Revised Privacy Rule May Not Emerge for Two Years; Info Blocking Penalty Regulation Published
Report on Patient Privacy Volume 23, no 7 (July 2023)
In two public talks this spring, Melanie Fontes Rainer, director of the HHS Office for Civil Rights (OCR), said completing the 2021 proposed regulation extensively revising the Privacy Rule wasn’t a priority this year amid limited resources and more pressing matters—including safeguarding abortion-related information.[1] Turns out it may not be a priority next year, either.
According to the newest federal Unified Agenda and Regulatory Plan, published June 13, OCR estimates a final version of the rule under development since 2018 will be published in December 2024.[2] However, these agendas—typically published in the spring and fall each year—are often little more than guesses and frequently publication dates are missed, sometimes by a lot.

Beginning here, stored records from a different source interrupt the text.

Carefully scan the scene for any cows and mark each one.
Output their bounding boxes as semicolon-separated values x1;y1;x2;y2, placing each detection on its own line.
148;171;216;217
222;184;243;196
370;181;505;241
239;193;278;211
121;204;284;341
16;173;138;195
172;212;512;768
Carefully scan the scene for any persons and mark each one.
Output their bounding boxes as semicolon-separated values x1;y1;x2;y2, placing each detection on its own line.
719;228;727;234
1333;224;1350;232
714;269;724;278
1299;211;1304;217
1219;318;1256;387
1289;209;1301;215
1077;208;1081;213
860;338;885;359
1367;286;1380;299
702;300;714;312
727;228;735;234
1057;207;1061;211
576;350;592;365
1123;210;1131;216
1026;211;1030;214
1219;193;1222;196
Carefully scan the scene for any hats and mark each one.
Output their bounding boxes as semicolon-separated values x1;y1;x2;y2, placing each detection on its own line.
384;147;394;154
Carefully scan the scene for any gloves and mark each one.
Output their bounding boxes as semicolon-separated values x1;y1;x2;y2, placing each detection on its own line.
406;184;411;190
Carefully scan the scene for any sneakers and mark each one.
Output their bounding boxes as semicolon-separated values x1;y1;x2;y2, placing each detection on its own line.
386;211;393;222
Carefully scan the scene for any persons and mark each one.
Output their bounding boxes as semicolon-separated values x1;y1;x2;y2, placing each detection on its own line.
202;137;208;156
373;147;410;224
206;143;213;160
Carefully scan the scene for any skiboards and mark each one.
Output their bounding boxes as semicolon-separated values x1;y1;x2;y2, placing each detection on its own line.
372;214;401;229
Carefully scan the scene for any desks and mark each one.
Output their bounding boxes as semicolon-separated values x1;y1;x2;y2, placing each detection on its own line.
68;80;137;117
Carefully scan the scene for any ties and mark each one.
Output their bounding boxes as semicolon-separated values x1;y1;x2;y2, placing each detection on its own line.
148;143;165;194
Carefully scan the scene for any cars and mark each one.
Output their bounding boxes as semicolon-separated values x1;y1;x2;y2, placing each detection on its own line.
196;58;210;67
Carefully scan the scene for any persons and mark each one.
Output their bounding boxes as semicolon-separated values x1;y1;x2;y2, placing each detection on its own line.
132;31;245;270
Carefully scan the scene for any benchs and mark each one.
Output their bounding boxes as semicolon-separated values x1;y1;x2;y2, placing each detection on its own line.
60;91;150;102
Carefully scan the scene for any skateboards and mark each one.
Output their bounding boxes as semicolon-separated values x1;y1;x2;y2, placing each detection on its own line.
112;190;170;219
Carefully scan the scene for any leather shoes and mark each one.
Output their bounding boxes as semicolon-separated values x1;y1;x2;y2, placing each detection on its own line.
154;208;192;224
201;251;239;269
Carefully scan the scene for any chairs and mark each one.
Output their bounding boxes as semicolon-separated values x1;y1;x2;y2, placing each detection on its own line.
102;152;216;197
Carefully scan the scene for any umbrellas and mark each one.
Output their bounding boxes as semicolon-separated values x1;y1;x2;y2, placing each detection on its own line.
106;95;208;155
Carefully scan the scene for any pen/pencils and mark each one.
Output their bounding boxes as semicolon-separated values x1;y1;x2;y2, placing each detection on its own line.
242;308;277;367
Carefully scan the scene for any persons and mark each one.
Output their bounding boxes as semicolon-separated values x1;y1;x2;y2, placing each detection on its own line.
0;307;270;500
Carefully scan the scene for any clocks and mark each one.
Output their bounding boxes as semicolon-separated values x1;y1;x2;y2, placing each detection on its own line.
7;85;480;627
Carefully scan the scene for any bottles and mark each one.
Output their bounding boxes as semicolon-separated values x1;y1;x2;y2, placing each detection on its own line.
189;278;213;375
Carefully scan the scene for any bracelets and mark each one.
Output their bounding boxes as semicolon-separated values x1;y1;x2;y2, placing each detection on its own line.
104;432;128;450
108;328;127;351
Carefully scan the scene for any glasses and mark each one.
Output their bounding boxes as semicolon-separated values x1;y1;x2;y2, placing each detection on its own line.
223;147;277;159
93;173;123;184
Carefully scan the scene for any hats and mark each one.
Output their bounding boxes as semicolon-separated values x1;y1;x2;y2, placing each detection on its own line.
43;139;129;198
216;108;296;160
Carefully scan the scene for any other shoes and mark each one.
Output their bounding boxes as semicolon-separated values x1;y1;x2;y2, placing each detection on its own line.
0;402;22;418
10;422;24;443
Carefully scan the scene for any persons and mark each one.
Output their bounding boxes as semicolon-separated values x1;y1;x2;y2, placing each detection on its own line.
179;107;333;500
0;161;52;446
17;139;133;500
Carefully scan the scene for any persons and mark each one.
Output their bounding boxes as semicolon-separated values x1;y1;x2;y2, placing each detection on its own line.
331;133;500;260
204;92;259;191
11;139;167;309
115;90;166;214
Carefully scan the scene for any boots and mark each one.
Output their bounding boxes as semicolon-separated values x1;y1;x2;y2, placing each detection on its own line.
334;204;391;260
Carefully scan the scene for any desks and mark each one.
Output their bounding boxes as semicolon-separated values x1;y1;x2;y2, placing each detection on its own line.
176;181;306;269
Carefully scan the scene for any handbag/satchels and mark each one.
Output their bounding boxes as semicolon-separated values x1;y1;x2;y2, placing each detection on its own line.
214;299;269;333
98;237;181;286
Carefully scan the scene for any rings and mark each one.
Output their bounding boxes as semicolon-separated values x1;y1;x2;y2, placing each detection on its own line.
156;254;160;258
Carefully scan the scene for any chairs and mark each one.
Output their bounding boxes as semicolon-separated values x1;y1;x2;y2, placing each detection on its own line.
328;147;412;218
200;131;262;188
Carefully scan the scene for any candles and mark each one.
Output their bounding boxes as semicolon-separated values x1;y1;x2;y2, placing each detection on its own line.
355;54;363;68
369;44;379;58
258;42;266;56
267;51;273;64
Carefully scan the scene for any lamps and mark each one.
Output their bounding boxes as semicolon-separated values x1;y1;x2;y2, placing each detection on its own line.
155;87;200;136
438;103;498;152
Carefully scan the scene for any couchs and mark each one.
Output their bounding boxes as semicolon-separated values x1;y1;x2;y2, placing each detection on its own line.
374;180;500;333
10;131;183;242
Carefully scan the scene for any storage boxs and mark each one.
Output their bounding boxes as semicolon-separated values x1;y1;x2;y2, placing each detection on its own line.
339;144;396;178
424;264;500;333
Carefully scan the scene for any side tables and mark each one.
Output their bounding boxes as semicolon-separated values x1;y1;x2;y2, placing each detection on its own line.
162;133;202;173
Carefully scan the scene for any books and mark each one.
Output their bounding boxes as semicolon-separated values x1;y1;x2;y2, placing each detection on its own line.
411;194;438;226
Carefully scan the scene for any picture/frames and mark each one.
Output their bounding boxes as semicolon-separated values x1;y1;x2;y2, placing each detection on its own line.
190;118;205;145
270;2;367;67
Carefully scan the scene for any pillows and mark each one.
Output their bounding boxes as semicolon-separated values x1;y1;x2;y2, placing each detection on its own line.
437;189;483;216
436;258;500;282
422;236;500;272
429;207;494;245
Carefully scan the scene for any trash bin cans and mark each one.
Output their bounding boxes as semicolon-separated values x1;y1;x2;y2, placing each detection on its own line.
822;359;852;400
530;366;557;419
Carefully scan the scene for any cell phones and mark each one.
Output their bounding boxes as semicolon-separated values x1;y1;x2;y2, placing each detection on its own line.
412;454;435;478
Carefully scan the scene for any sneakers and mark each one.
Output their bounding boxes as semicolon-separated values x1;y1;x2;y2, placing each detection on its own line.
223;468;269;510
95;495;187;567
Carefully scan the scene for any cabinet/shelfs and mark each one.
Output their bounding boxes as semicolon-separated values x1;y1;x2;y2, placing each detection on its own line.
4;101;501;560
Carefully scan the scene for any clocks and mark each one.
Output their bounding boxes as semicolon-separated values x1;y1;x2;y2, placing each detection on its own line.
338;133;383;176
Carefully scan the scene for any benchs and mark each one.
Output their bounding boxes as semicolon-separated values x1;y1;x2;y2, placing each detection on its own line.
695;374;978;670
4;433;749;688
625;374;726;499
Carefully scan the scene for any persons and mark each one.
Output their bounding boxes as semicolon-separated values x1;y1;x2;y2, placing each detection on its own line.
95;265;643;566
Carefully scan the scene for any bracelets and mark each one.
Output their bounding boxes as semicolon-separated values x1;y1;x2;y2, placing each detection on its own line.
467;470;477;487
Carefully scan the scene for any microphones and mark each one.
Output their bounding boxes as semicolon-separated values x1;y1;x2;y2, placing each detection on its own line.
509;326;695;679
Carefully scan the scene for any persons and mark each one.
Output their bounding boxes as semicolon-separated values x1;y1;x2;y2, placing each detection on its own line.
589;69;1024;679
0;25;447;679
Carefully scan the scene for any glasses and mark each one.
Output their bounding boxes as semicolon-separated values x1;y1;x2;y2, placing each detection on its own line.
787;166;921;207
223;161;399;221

This means a final rule could appear in 2025 or later.
In fact, OCR is more than 10 years late publishing regulations required by Congress that would allow people affected by privacy or security breaches to share in the financial penalties the agency collects for HIPAA violations. The June agenda lists March 2024 for a proposed rule on this topic. OCR published a related request for information in April of last year, a step that helps inform rulemaking but also lengthens the process. The statutory deadline for issuing the rule was Feb. 17, 2012.
Conversely, on July 3, the HHS Office of Inspector General (OIG) published a final rule describing how it will enforce compliance with an information technology (IT) blocking rule, disclosing that it may impose a $1 million penalty per violation on IT companies, networks and related vendors—but not on health care providers.[3]
Although enforced by OIG, the information blocking rule was written by the Office of the National Coordinator for Health Information Technology (ONC), with assistance from OCR. After a phase-in period, the rule went fully into effect Oct. 6, 2022.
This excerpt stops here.